Today I attended my usual baby group, our local sling meet.
It was the second baby group I attended that made me feel welcome, and wanted.
The first being weekly with some lovely mamas.
The other with a downside that it is in the next town. So of course finding the confidence to get on the bus, let alone going to the group too.
Anyway today was the first time since before summer that I attended. As expected it was lovely.
Lovely atmosphere, no room for exclusion, which is sadly what I personally feel at times.
It can be incredibly lonely, when you know all around you there are mums and baby/toddler groups.
Yet you’re at home, waiting for the next adventure (which of course is my favourite part of the week) and the once a week toddler group.

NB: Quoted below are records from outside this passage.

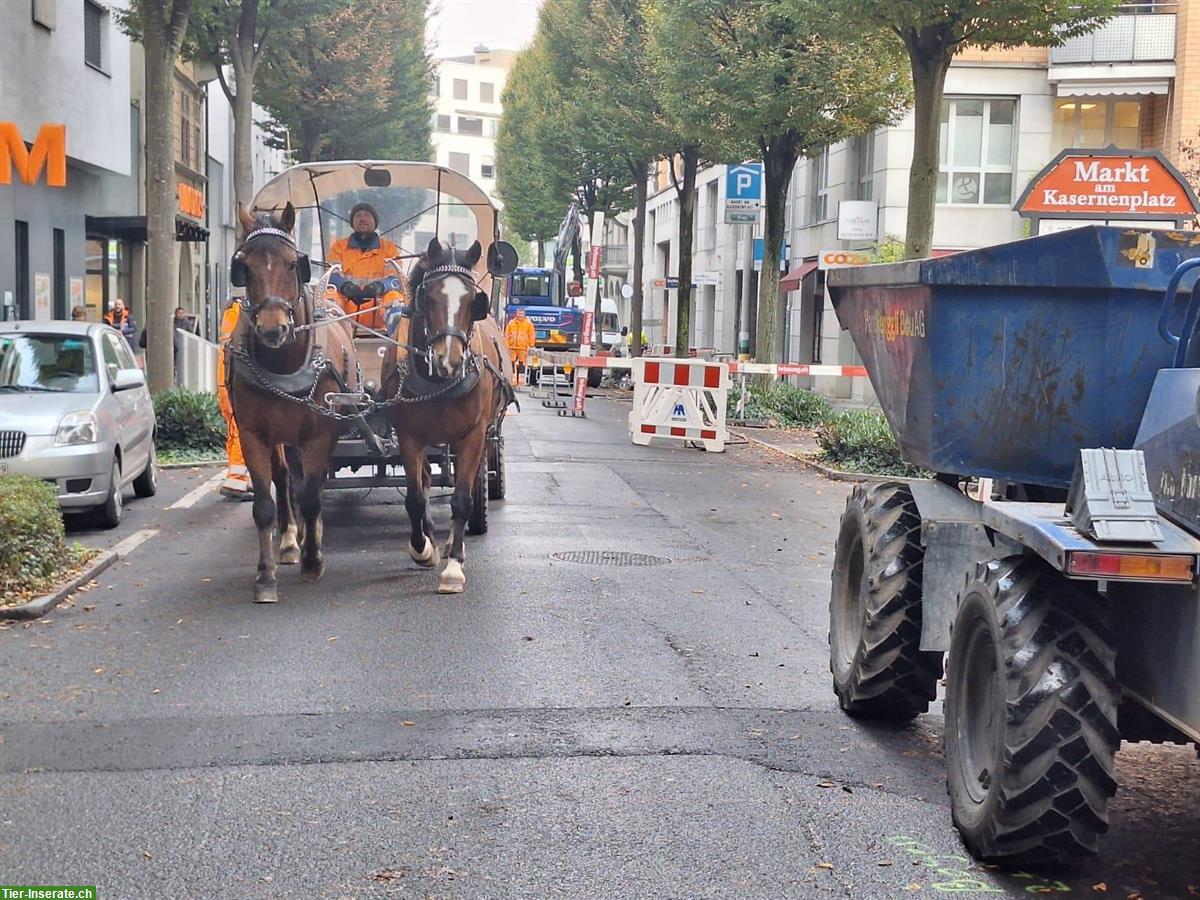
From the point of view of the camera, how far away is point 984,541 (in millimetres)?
6348

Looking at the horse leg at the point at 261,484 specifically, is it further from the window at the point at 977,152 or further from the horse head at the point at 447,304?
the window at the point at 977,152

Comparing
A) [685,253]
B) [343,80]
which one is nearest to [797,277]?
[685,253]

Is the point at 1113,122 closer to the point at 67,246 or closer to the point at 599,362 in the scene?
the point at 599,362

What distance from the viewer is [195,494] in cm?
1599

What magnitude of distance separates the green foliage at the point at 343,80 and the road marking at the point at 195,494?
71.4ft

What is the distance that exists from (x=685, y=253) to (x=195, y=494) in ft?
79.3

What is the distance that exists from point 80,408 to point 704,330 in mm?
51697

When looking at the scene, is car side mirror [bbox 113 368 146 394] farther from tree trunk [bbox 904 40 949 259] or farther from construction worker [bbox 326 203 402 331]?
tree trunk [bbox 904 40 949 259]

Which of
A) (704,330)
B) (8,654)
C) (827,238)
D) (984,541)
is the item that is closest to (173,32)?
(8,654)

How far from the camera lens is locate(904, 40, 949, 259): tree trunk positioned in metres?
19.0

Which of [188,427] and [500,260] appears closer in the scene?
[500,260]

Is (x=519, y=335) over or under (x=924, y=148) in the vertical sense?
under

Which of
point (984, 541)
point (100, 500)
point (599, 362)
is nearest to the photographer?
point (984, 541)

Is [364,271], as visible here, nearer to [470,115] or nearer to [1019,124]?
[1019,124]
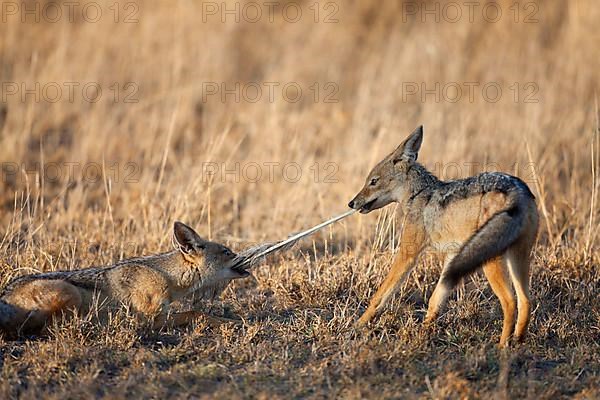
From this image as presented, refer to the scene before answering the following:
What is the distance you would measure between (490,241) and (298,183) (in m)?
4.59

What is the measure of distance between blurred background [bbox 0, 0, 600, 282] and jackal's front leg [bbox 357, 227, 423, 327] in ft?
7.28

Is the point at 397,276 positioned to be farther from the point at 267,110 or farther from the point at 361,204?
the point at 267,110

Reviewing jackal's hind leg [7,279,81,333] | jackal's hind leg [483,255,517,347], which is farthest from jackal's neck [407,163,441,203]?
jackal's hind leg [7,279,81,333]

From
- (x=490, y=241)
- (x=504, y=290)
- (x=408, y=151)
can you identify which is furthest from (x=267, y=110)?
(x=490, y=241)

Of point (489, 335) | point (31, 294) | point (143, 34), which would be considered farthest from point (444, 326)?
point (143, 34)

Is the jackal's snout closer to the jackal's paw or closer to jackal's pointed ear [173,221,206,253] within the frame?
the jackal's paw

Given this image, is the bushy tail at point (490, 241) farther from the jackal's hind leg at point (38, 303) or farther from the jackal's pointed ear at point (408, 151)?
the jackal's hind leg at point (38, 303)

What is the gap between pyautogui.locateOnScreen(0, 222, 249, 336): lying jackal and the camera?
6594 millimetres

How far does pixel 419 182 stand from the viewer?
7430 mm

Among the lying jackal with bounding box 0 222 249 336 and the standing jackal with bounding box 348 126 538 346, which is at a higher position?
the standing jackal with bounding box 348 126 538 346

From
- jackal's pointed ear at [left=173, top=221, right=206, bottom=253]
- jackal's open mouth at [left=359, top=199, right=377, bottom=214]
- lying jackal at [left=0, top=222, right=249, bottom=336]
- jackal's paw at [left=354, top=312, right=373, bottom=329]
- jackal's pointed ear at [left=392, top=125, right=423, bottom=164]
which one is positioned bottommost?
jackal's paw at [left=354, top=312, right=373, bottom=329]

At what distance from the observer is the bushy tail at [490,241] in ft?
20.1

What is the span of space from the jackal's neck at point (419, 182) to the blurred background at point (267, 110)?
199 centimetres

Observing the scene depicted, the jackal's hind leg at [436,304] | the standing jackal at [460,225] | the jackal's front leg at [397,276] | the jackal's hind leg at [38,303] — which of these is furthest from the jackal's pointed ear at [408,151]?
the jackal's hind leg at [38,303]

An outcast in a place you’ve always been…
Doesn’t help with the confidence/life building.
I hate the way it makes me feel….
Wrapped up and ready for her bus trip..
Followed by the top of the list (luxury) Hot Chocolate.
While the tiny human played..
It’s nice for her to make friends her own age (apart form her best friend of course).
But I worry that she is going to miss out of having toddler friends.
It’s incredibly upsetting, especially when you’re not overly sure why.
This is why I think although it is a bus ride and only twice a month, it is worth it to let her make friends, why shouldn’t she? Why should she be excluded?
I did how ever make a couple of new friends my self, as did she. So maybe more baby groups in the running!
So not all bad…
I just wish I had more confidence, and thicker skin.